Nother option is JooQ. See https://stackshare.io/stackups/jooq-vs-querydsl

SM - "I do also rather like the intuitive SQL-like api that we would get from QueryDSL, in contrast to CriteriaAPI which tends to be harder to read and can become a bit obscure, to say the least! Also agree that it is a good practice for us as a team - especially as we foray further into open sourcing - to simplify where possible any especially awkward parts of code - particularly if they are central to what we do and areas that we may want to build on in the future. It's a balancing act I guess - keep developing and releasing new functionality while also continuing to make the existing code simpler to understand, maintain, and extend."

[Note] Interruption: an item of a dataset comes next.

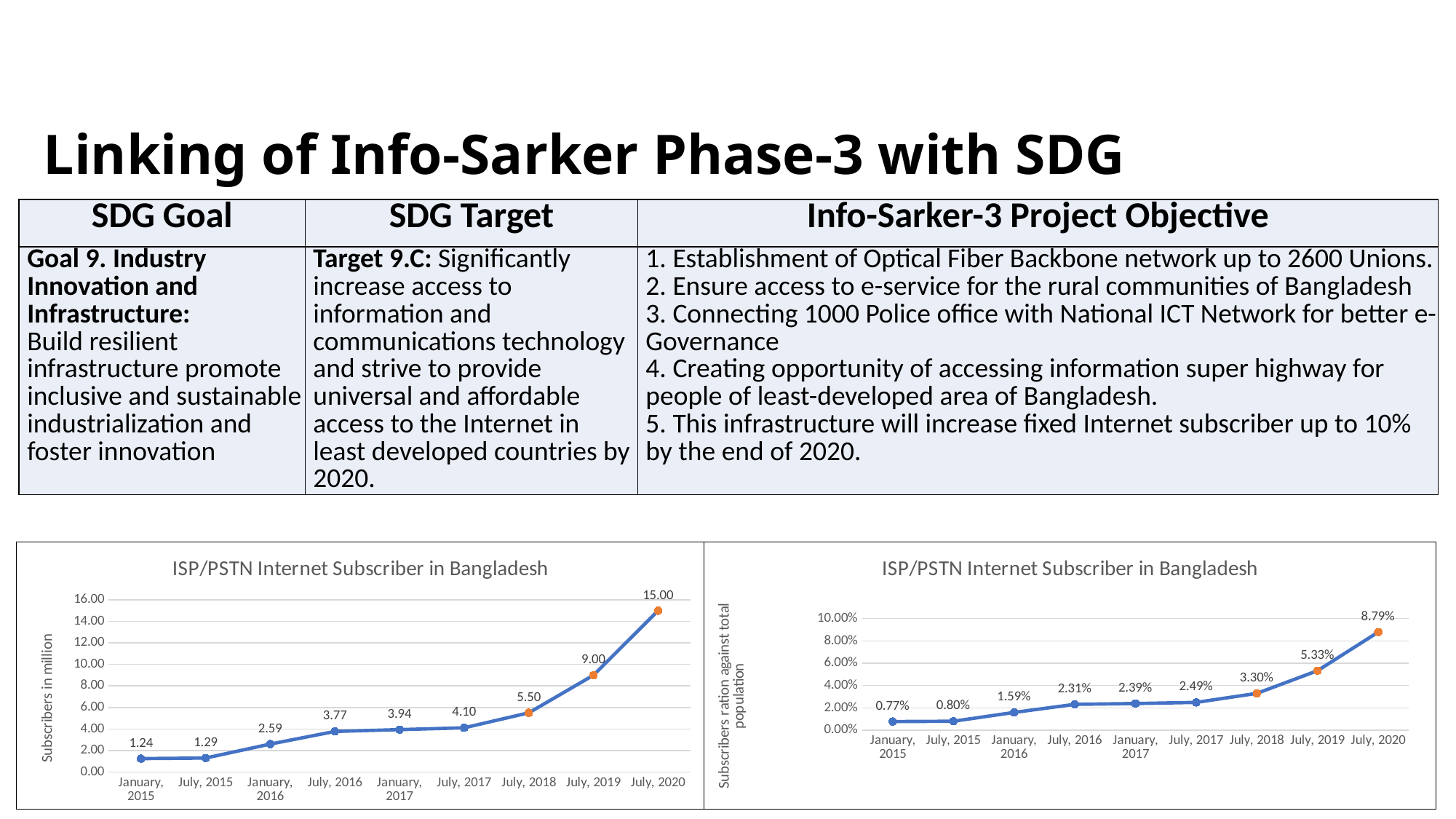
In the left chart, what is the difference between the values for July, 2020 and July, 2019? 6.00 In the right chart, which point has the highest value? July, 2020 In the right chart, what is the value for July, 2016? 2.31% In the right chart, what is the difference between the values for July, 2018 and July, 2017? 0.81% In the right chart, what is the value for July, 2019? 5.33% In the left chart, which point has the lowest value? January, 2015 In the left chart, which is larger, the value for July, 2018 or the value for July, 2017? July, 2018 In the right chart, do the values rise or fall from January, 2015 to July, 2020? Rise How many data points are plotted in the right chart? 9 What kind of chart is the left chart? Line chart In the left chart, what is the value for January, 2016? 2.59 In the left chart, what is the value for July, 2020? 15.00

sadatmalik commented 1 year ago

Useful links: https://spring.io/blog/2011/04/26/advanced-spring-data-jpa-specifications-and-querydsl https://www.baeldung.com/rest-api-search-language-spring-data-querydsl https://www.baeldung.com/intro-to-querydsl

camerojo commented 5 months ago

Delivered in #1160

Saved Search Search

Add to SavedSearchService a method like...

extractPredicateSQL(savedSearch): String

That would extract the SQL representing the filter parameters in the given savedSearch.

That String could be used to generate the associated search query - or it could also be used to limit results of a stats query based on the results of the search.

CandidateStatsService

Probably should move stats out of the repository - it is messy and has limitations.

Instead construct queries using EntityManager and predicateSQL retrieved as shown above inside a new CandidateStatsService

eg public long getAccountsByPermissionUsingJPQL() throws ParseException { Query query = entityManager.createQuery("SELECT COUNT(*) FROM Account a WHERE a.permission = ?1"); query.setParameter(1, permissionRepository.findByType("admin")); return (long) query.getSingleResult(); } from https://www.baeldung.com/spring-data-jpa-row-count

camerojo commented 5 months ago

Note that you can get the string from a CriteriaAPI query.